Lileana Blain-Cruz ’06
Sarkis Delimelkon

War, a new play directed by Lileana Blain-Cruz ’06 and written by Branden Jacobs-Jenkins ’06, premiered May 21 in New York at Lincoln Center’s Claire Tow Theater. It’s a story about family battles: Siblings Tate (Chris Myers) and Joanne’s (Rachel Nicks) relationship turns combative when their mother (Charlayne Woodard) has a stroke, and an inheritance is in limbo.

As director and playwright, Blain-Cruz and Jacobs-Jenkins are creative siblings, so to speak: They have supported one another for nearly a decade.

“Branden and I met as classmates,” says Blain-Cruz, a Yale M.F.A. grad who directed War’s world premiere at the Yale Repertory Theater last year. “We’ve each seen almost everything the other has done. And this play — a huge play about family and history — felt like the right piece for us to work on together.”

Lileana Blain-Cruz ’06, left, and playwright Branden Jacobs-Jenkins ’06
Jenny Anderson

At Princeton, Blain-Cruz earned an A.B. in English with certificates in theater and Spanish. She remembers meeting Jacobs-Jenkins in a class on African American theater taught by Professor Daphne Brooks. “She was a big inspiration to both of us,” Blain-Cruz says, recalling Brooks’ lessons on the themes of identity and language. “War operates on those levels, too — with an African American family at the center,” she says.

Blain-Cruz took her first acting course with Professor Davis McCallum ’97, and her senior thesis adviser was Professor Robert N. Sandberg.

“He was a big influence on me. He introduced me to writers like Suzan-Lori Parks and Ntozake Shange,” she says.

Blain-Cruz directed a senior thesis production of Shange's for colored girls who have considered suicide/when the rainbow is not enuf. “It was one of the defining experiences that led me to choose a path in directing,” she says.

This year, Blain-Cruz directed Red Speedo at the New York Theatre Workshop. She says she was drawn to Lucas Hnath’s script because it explored “an American obsession with winning.” She also directed Alice Birch’s Revolt. She Said. Revolt Again. at the Soho Rep. Birch’s play, says Blain-Cruz, is important because it opens up “a dialogue with feminism in an aesthetically complicated space.”
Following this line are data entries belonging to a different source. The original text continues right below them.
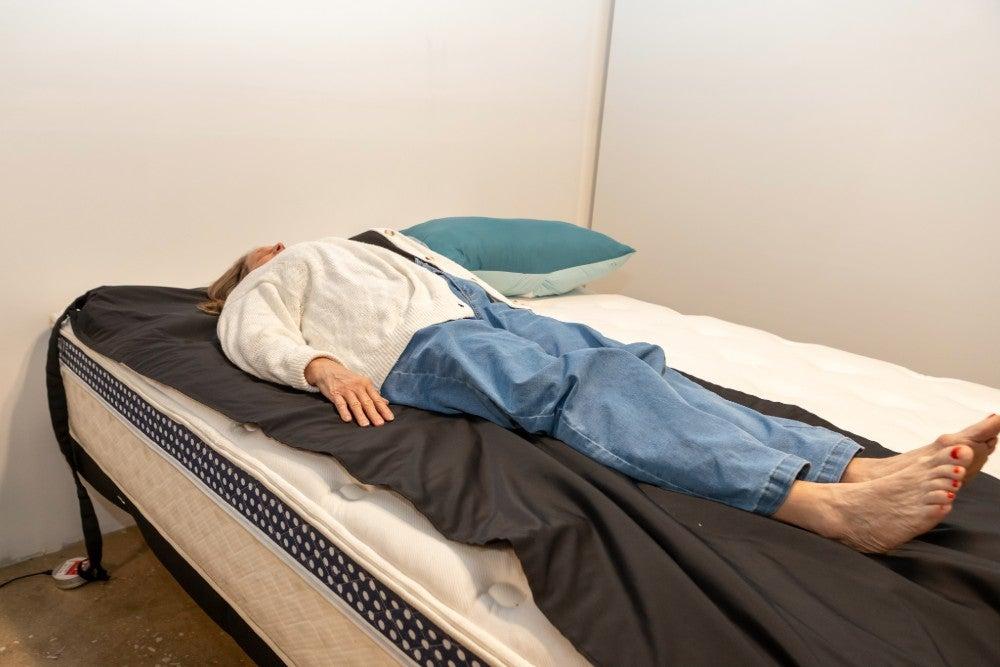 A woman lies on her back on the WinkBed Luxury Firm mattress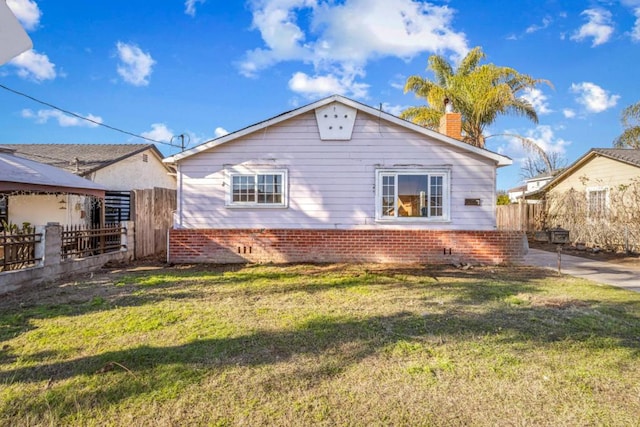 rear view of property with a lawn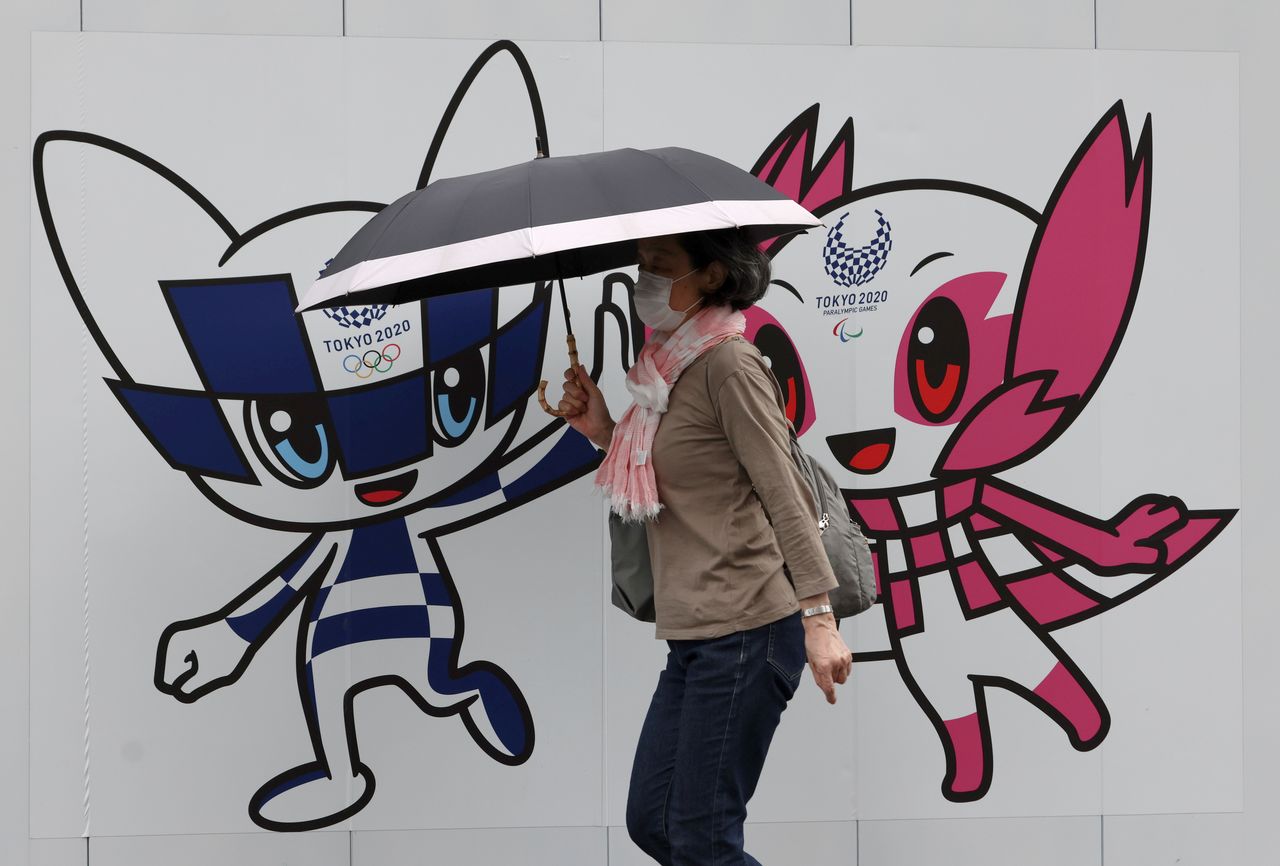 امرأة ترتدي قناعًا وقائيًا للوجه تمشي أمام زخرفة جدارية عليها تميمة أولمبياد طوكيو 2020 وتميمة الألعاب البارالمبية، وسط جائحة فيروس كورونا في طوكيو، اليابان في 28 مايو/ أيار 2021. رويترز / سترينجر.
“Theater is powerful,” she says. “It's a group of people in a room — together — having, ideally, a really visceral experience.”

Blain-Cruz is currently a 2050 Fellow at the New York Theatre Workshop. In September, she will direct Salome on Governor’s Island. In October, she will direct The Death of the Last Black Man in the Whole Entire World at the Signature Theatre. She is also developing a project (a “devised theatrical experiment”) at the Berkeley Repertory Theater in California.

It’s “tentatively titled Intimacy,she says. “It’s the seed of an idea. It’s around the theme of how people talk to each other — and creating experiments that require people to engage in conversation with strangers.”